Herman Cain is another one who my GOP-voting friends have tried to shove down my throat. He's developed a cult-like following. He's like the Ron Paul for people who bathe and work for a living. But that's just it. He doesn't stand a chance. He's good at firing people up and saying the right things, and I'll admit, I like that he has no previous political experience. I also like that he owns up to his mistakes and shortcomings and doesn't hold back, but... well, yeah. What more can you say? He's got the fire but there's very little backing that up.
Newt Gingrich is delusional if he thinks we're gonna ignore his John Edwardseque past, ridiculously run campaign and climate change commercials with Ms. Pelosi. Ron Paul is just delusional. Rick Santorum is like Catholic Conservative Gestapo Ken. As for ThaddeusMcGaryJohnHuntsmanRoemer, well, if this primary was a sandwich, those guys would be the condiments and few people buy a sandwich because they really like the condiments.
The bottom line? I'm not pumped up about this election...yet (she says hopefully).
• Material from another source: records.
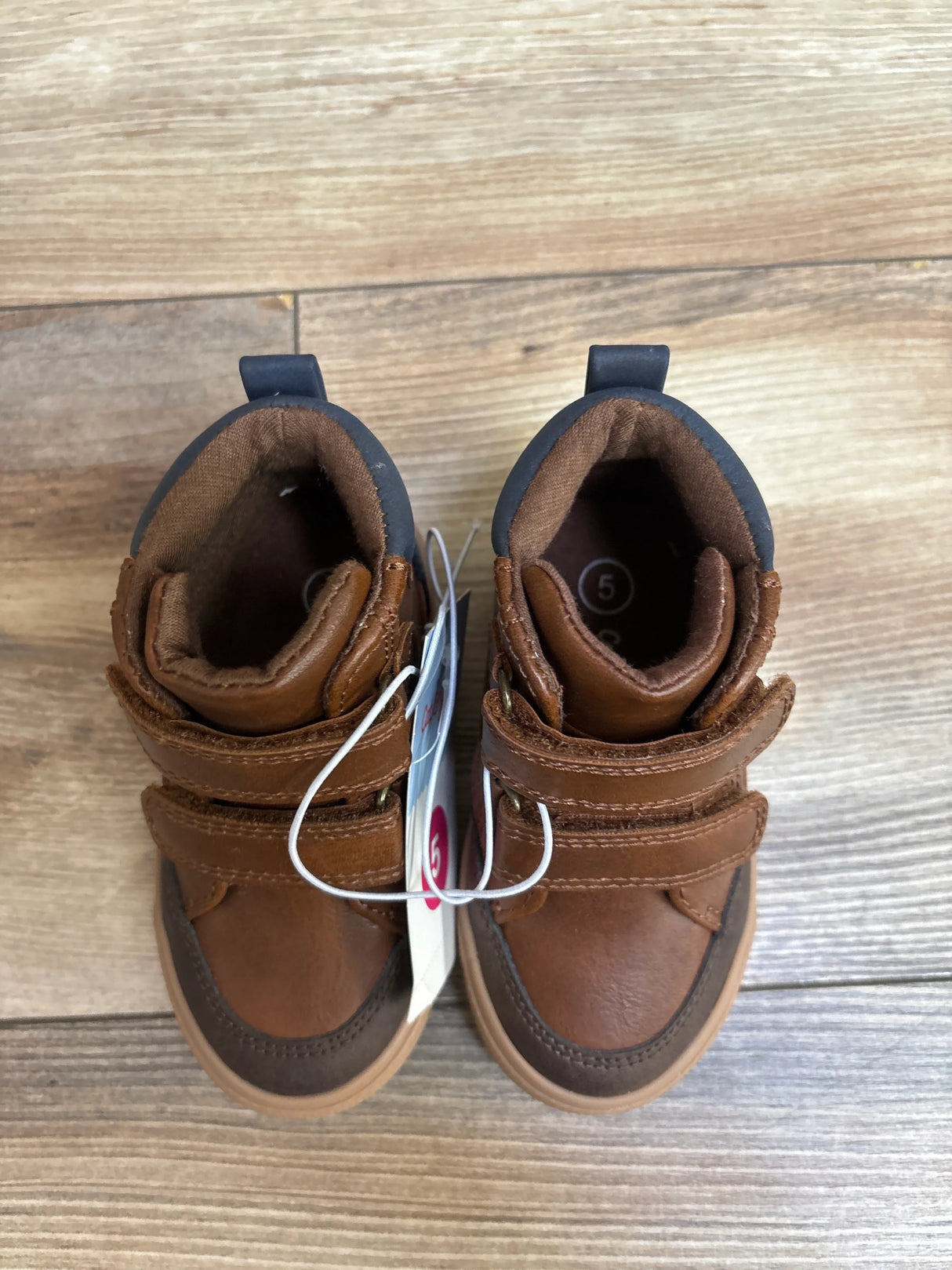 NEW Cat & Jack Xavier High Top Sneakers Brown sz 5c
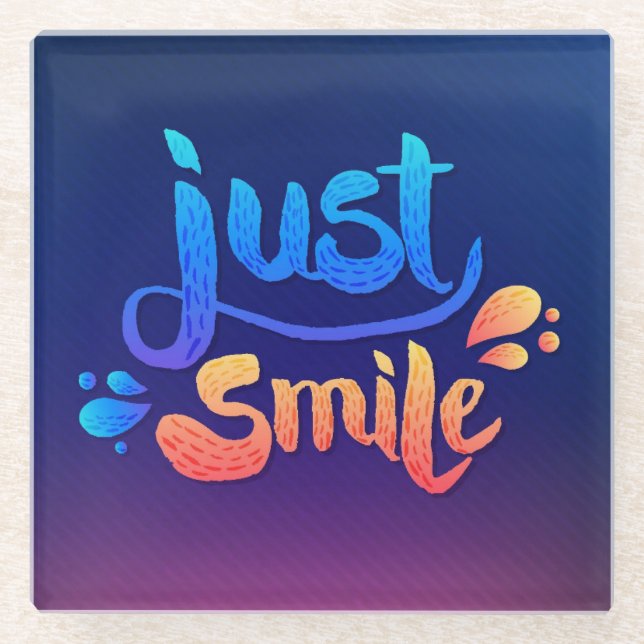 Dessous-de-verre En Verre Juste sourire (Devant)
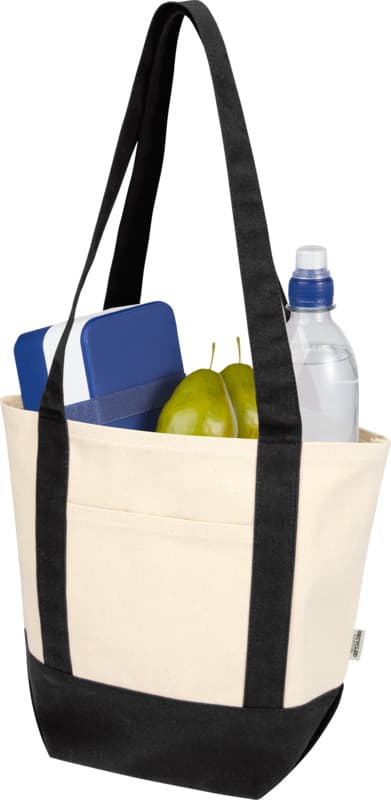 Sam 320 g/m² GRS recycled mini cotton tote bag 22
My vote shouldn't have to go to the least annoying person. It should go to the best. The best isn't running. At least, not yet. I still hold out hope for a few folks who shall remain nameless. If one of those people jumps in at the last minute, I might start blogging about it. Who knows, I might even get around to finally replacing the McCain bumper sticker on my car. But until then, you'll have to settle on posts about my dogs, whatever book I just read, and Ed Helms.